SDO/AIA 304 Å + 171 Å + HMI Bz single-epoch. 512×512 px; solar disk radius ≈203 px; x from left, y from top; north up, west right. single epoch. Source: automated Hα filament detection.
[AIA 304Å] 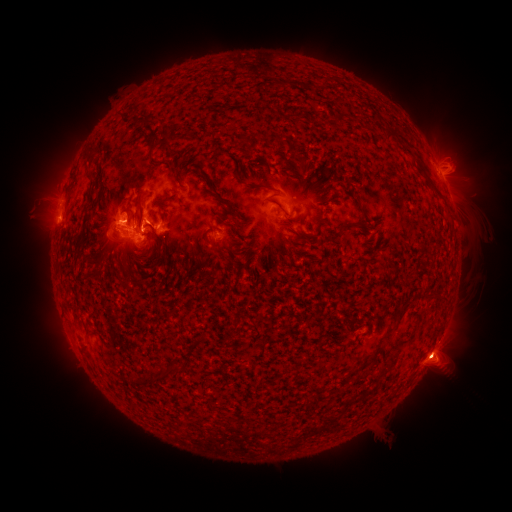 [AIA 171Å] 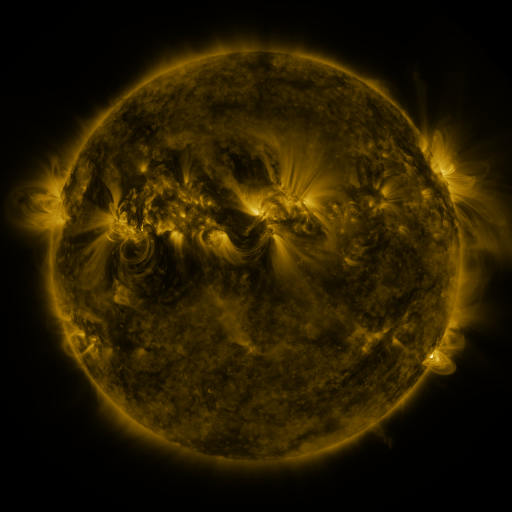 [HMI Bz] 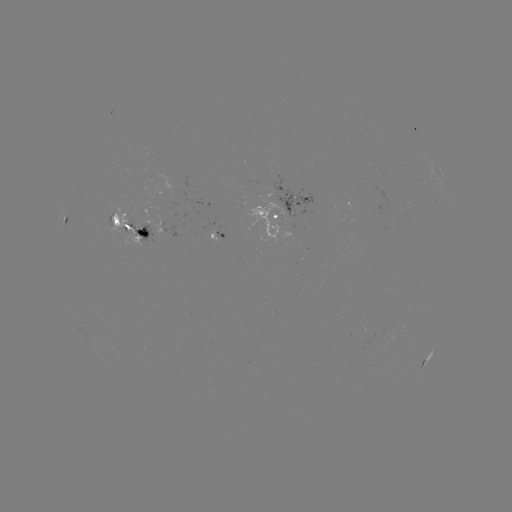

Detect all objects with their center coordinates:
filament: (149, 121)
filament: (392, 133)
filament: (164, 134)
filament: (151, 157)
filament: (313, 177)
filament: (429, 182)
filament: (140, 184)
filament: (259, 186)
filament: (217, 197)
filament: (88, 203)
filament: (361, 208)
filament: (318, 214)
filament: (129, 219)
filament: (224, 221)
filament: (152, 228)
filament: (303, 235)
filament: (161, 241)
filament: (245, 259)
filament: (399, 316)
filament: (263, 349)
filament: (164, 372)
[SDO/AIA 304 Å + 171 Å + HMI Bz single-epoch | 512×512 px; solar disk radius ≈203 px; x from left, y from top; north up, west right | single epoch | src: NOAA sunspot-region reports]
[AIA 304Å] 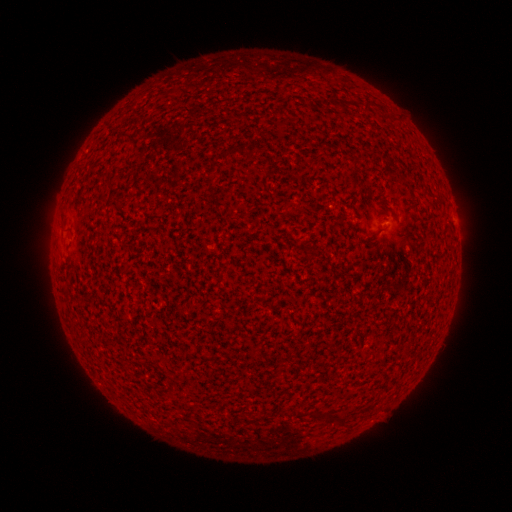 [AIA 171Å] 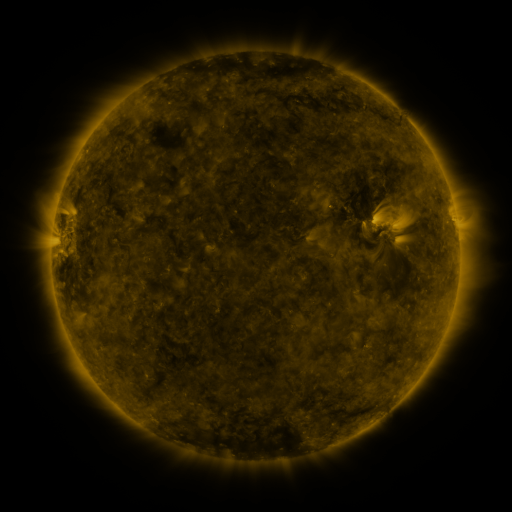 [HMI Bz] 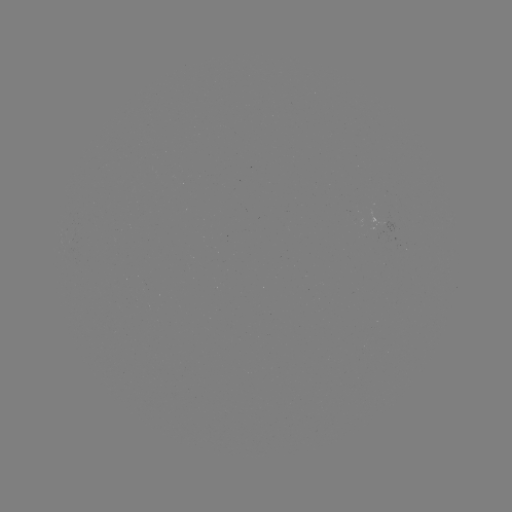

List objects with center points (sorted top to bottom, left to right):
────────────────────
DIRECTIVE >>
Extract from the listing every line that contains the string "solar", treating uppercase and lowercase letters as distinct.

COMPLETE ANSWER >>
SDO/AIA 304 Å + 171 Å + HMI Bz single-epoch. 512×512 px; solar disk radius ≈203 px; x from left, y from top; north up, west right. single epoch. Source: automated Hα filament detection.
[SDO/AIA 304 Å + 171 Å + HMI Bz single-epoch | 512×512 px; solar disk radius ≈203 px; x from left, y from top; north up, west right | single epoch | src: NOAA sunspot-region reports]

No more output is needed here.